VR sickness and car sickness share similar mechanisms. These symptoms arise due to a discrepancy in the perception of your eyes and inner ear. Your brain is receiving conflicting signals that it struggles to reconcile.

This phenomenon touches upon a fundamental aspect of mixed reality. There exists a disparity between the visual perception and physical sensations in the realm of passthrough augmented reality. The passthrough feature of the Vision Pro is exceptional and surpasses any other consumer device I have encountered. The cameras efficiently capture your surroundings and transmit the visual information to your eyes with minimal delay. The technology enables the headset to superimpose computer graphics onto the real world, which Apple refers to as “spatial computing.”

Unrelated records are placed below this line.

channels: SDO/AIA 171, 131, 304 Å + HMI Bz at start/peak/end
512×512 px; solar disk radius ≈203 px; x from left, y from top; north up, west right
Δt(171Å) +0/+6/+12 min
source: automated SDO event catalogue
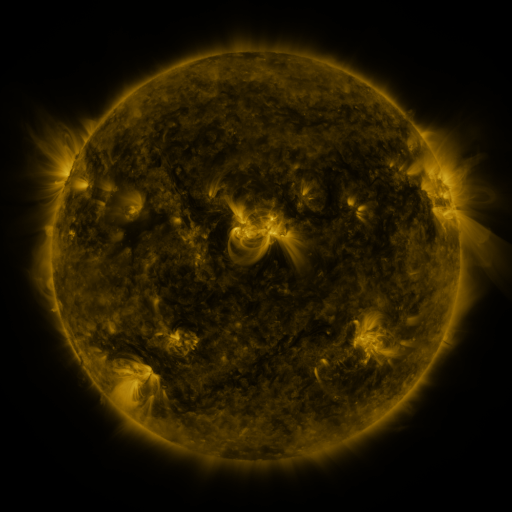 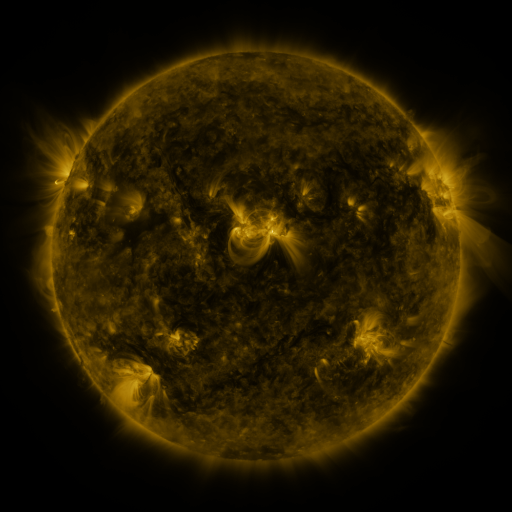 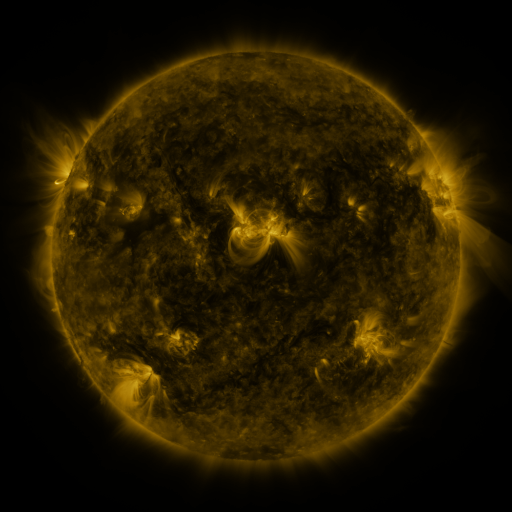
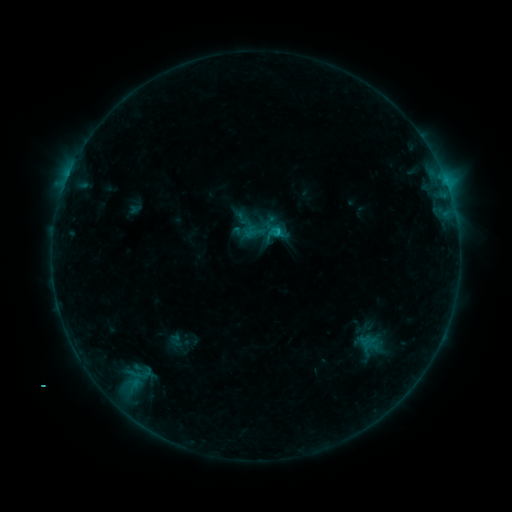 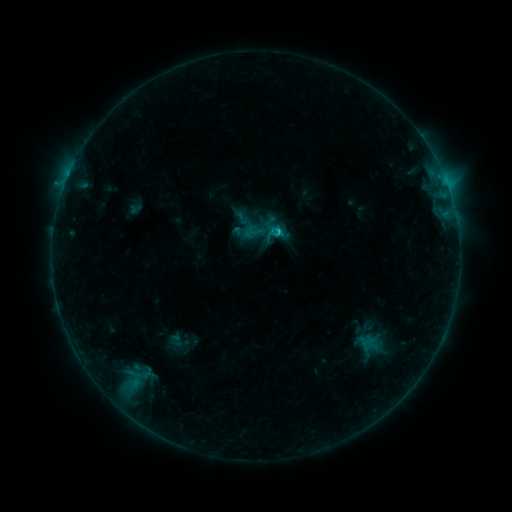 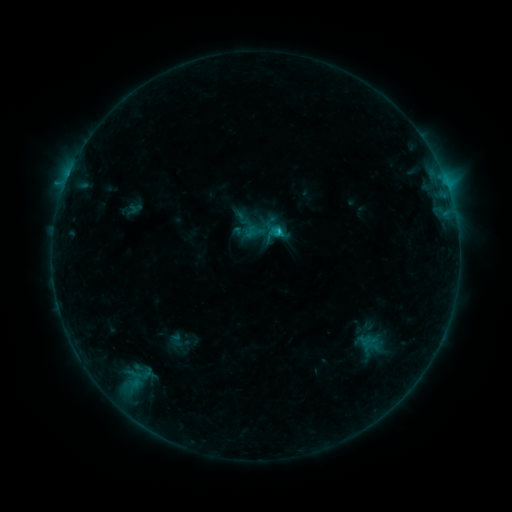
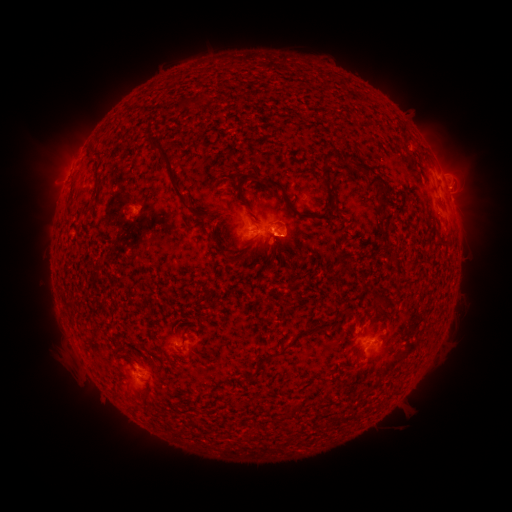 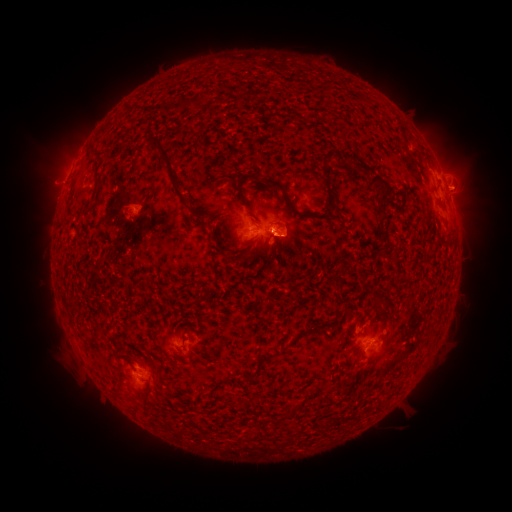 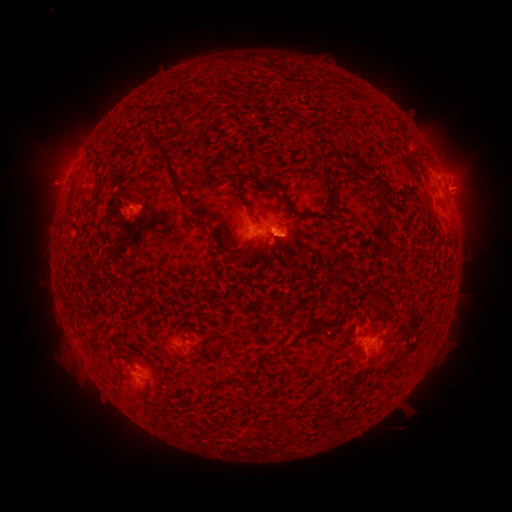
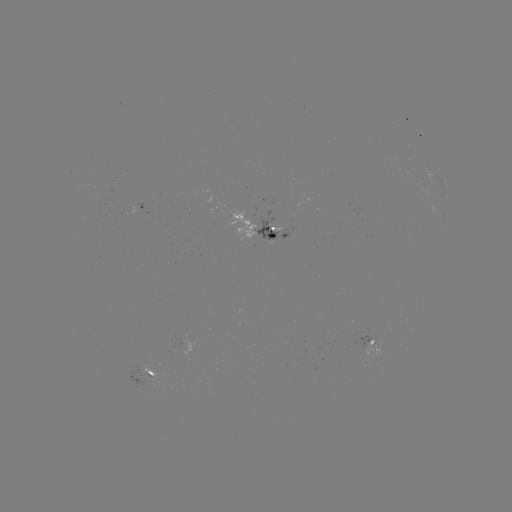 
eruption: (435, 161, 487, 214)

This touches upon a significant aspect of this courageous new era. Extended reality is not equivalent to actual reality. This is a representation of the world as seen through a computer screen. Now, we delve into an existential argument quite swiftly.

I recently remembered a statement a Samsung executive made in response to claims that the company was altering moon images on its high-end smartphones. The executive claimed that there is no such thing as an authentic photograph. Once sensors are able to capture visual data, it is merely reproduced without any inherent meaning. There is no tangible representation. Is a photograph truly authentic if it has been enhanced using AI to improve the zoom, autofocus, and overall scene? Merely claiming ownership of a picture may not suffice to define its authenticity. Or is it solely filters? There is no concrete representation, period.

Apologies, but I would require a higher level of mental clarity to engage in that particular discussion. Currently, the Vision Pro is causing me to contemplate my level of comfort with a future where most of our “screen time” is spent wearing them on our faces. The impact of this phenomenon is undoubtedly fascinating, suggesting numerous innovative possibilities in the coming years (it is highly likely that we will observe several of these in the initial 600 applications).

Perhaps preparing for the future involves embracing cutting-edge technologies while also recognizing the importance of staying grounded. The battery pack with a duration of 2.5 hours may have some advantages.

About John Cusak

At first researching gadgets and technology was just a hobby, but it quickly became a lifestyle and a full-time job.